··· Input

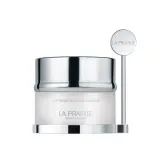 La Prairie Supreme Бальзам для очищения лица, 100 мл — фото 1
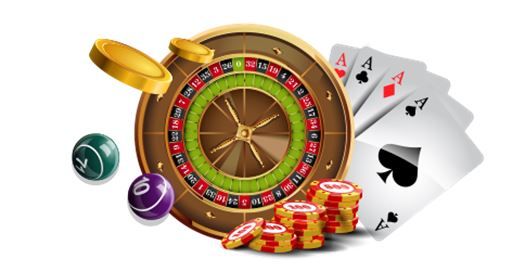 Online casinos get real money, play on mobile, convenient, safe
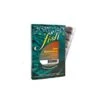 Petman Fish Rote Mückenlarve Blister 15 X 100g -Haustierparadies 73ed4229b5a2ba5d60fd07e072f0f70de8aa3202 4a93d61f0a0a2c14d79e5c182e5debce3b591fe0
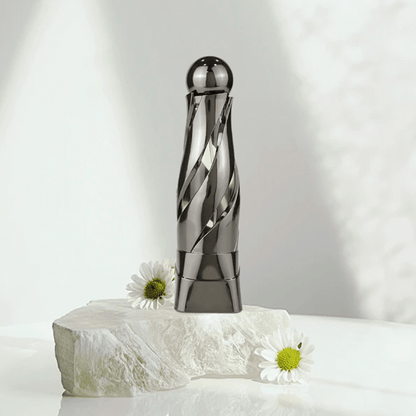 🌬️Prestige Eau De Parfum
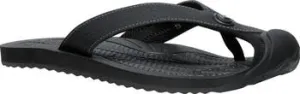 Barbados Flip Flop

······
··· Input

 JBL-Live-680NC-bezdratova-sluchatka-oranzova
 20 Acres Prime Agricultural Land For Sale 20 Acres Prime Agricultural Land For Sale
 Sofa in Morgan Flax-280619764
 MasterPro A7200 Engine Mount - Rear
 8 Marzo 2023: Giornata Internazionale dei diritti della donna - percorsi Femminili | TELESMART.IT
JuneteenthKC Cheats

······

Exercise brief: Starting with the line above that holds "La Prairie Supreme", restate each line word for word up to and including the line that holds "Barbados Flip Flop". Drop the pictures.

Written reply:
 La Prairie Supreme Бальзам для очищения лица, 100 мл — фото 1
 Online casinos get real money, play on mobile, convenient, safe
 Petman Fish Rote Mückenlarve Blister 15 X 100g -Haustierparadies 73ed4229b5a2ba5d60fd07e072f0f70de8aa3202 4a93d61f0a0a2c14d79e5c182e5debce3b591fe0
 🌬️Prestige Eau De Parfum
 Barbados Flip Flop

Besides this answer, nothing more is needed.